» The task
Present the material below as a numbered list, leaving out any blank lines.

» Saved entries
>>>>
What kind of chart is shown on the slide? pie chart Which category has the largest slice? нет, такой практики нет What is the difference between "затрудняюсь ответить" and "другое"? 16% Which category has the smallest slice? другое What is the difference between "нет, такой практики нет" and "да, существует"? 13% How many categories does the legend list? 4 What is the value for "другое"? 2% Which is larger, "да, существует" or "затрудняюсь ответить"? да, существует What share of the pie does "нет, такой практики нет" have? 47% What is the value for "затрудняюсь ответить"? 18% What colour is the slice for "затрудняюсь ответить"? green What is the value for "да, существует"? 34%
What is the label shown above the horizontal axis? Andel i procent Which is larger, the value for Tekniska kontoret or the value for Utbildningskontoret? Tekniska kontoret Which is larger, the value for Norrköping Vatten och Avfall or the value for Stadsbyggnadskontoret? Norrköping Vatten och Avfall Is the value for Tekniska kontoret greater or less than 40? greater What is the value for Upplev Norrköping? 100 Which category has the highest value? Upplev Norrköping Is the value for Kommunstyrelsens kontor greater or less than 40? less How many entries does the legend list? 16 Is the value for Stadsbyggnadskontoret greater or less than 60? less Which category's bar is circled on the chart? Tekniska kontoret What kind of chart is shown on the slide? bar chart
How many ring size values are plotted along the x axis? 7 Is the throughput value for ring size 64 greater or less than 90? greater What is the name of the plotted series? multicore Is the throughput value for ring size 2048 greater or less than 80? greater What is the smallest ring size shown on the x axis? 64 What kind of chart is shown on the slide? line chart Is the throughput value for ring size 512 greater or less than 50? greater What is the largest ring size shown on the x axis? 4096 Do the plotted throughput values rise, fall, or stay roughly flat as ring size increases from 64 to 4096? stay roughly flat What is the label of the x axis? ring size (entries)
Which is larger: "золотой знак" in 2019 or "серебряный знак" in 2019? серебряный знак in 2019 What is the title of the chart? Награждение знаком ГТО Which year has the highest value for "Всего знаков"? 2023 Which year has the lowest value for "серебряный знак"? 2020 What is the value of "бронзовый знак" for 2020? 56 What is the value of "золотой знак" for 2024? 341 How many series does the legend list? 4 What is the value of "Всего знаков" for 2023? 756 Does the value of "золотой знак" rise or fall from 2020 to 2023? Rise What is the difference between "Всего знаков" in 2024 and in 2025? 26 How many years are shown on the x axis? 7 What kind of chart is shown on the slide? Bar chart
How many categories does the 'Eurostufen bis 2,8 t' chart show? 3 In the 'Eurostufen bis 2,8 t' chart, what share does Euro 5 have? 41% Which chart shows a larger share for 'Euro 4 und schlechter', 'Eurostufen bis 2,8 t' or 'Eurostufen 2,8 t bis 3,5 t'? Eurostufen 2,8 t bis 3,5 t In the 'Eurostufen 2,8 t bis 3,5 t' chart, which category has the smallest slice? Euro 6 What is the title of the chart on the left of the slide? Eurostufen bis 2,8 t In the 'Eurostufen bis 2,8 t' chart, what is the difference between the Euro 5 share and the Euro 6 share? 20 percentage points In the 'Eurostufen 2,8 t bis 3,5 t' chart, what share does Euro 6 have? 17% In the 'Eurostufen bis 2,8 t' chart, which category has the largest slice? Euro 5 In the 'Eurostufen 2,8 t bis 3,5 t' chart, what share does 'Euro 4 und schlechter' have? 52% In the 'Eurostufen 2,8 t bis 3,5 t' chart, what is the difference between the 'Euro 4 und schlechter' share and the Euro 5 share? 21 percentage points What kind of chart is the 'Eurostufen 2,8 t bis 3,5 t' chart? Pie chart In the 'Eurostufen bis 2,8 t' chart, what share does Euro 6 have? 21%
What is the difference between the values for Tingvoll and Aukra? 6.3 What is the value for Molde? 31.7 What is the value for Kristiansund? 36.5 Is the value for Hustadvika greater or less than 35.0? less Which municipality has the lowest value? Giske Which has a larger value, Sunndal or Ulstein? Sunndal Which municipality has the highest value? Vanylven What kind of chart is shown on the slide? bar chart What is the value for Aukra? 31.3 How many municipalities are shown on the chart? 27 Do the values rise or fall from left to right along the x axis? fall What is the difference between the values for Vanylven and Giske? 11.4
<<<<
» Answer below
1. What kind of chart is shown on the slide? pie chart Which category has the largest slice? нет, такой практики нет What is the difference between "затрудняюсь ответить" and "другое"? 16% Which category has the smallest slice? другое What is the difference between "нет, такой практики нет" and "да, существует"? 13% How many categories does the legend list? 4 What is the value for "другое"? 2% Which is larger, "да, существует" or "затрудняюсь ответить"? да, существует What share of the pie does "нет, такой практики нет" have? 47% What is the value for "затрудняюсь ответить"? 18% What colour is the slice for "затрудняюсь ответить"? green What is the value for "да, существует"? 34%
2. What is the label shown above the horizontal axis? Andel i procent Which is larger, the value for Tekniska kontoret or the value for Utbildningskontoret? Tekniska kontoret Which is larger, the value for Norrköping Vatten och Avfall or the value for Stadsbyggnadskontoret? Norrköping Vatten och Avfall Is the value for Tekniska kontoret greater or less than 40? greater What is the value for Upplev Norrköping? 100 Which category has the highest value? Upplev Norrköping Is the value for Kommunstyrelsens kontor greater or less than 40? less How many entries does the legend list? 16 Is the value for Stadsbyggnadskontoret greater or less than 60? less Which category's bar is circled on the chart? Tekniska kontoret What kind of chart is shown on the slide? bar chart
3. How many ring size values are plotted along the x axis? 7 Is the throughput value for ring size 64 greater or less than 90? greater What is the name of the plotted series? multicore Is the throughput value for ring size 2048 greater or less than 80? greater What is the smallest ring size shown on the x axis? 64 What kind of chart is shown on the slide? line chart Is the throughput value for ring size 512 greater or less than 50? greater What is the largest ring size shown on the x axis? 4096 Do the plotted throughput values rise, fall, or stay roughly flat as ring size increases from 64 to 4096? stay roughly flat What is the label of the x axis? ring size (entries)
4. Which is larger: "золотой знак" in 2019 or "серебряный знак" in 2019? серебряный знак in 2019 What is the title of the chart? Награждение знаком ГТО Which year has the highest value for "Всего знаков"? 2023 Which year has the lowest value for "серебряный знак"? 2020 What is the value of "бронзовый знак" for 2020? 56 What is the value of "золотой знак" for 2024? 341 How many series does the legend list? 4 What is the value of "Всего знаков" for 2023? 756 Does the value of "золотой знак" rise or fall from 2020 to 2023? Rise What is the difference between "Всего знаков" in 2024 and in 2025? 26 How many years are shown on the x axis? 7 What kind of chart is shown on the slide? Bar chart
5. How many categories does the 'Eurostufen bis 2,8 t' chart show? 3 In the 'Eurostufen bis 2,8 t' chart, what share does Euro 5 have? 41% Which chart shows a larger share for 'Euro 4 und schlechter', 'Eurostufen bis 2,8 t' or 'Eurostufen 2,8 t bis 3,5 t'? Eurostufen 2,8 t bis 3,5 t In the 'Eurostufen 2,8 t bis 3,5 t' chart, which category has the smallest slice? Euro 6 What is the title of the chart on the left of the slide? Eurostufen bis 2,8 t In the 'Eurostufen bis 2,8 t' chart, what is the difference between the Euro 5 share and the Euro 6 share? 20 percentage points In the 'Eurostufen 2,8 t bis 3,5 t' chart, what share does Euro 6 have? 17% In the 'Eurostufen bis 2,8 t' chart, which category has the largest slice? Euro 5 In the 'Eurostufen 2,8 t bis 3,5 t' chart, what share does 'Euro 4 und schlechter' have? 52% In the 'Eurostufen 2,8 t bis 3,5 t' chart, what is the difference between the 'Euro 4 und schlechter' share and the Euro 5 share? 21 percentage points What kind of chart is the 'Eurostufen 2,8 t bis 3,5 t' chart? Pie chart In the 'Eurostufen bis 2,8 t' chart, what share does Euro 6 have? 21%
6. What is the difference between the values for Tingvoll and Aukra? 6.3 What is the value for Molde? 31.7 What is the value for Kristiansund? 36.5 Is the value for Hustadvika greater or less than 35.0? less Which municipality has the lowest value? Giske Which has a larger value, Sunndal or Ulstein? Sunndal Which municipality has the highest value? Vanylven What kind of chart is shown on the slide? bar chart What is the value for Aukra? 31.3 How many municipalities are shown on the chart? 27 Do the values rise or fall from left to right along the x axis? fall What is the difference between the values for Vanylven and Giske? 11.4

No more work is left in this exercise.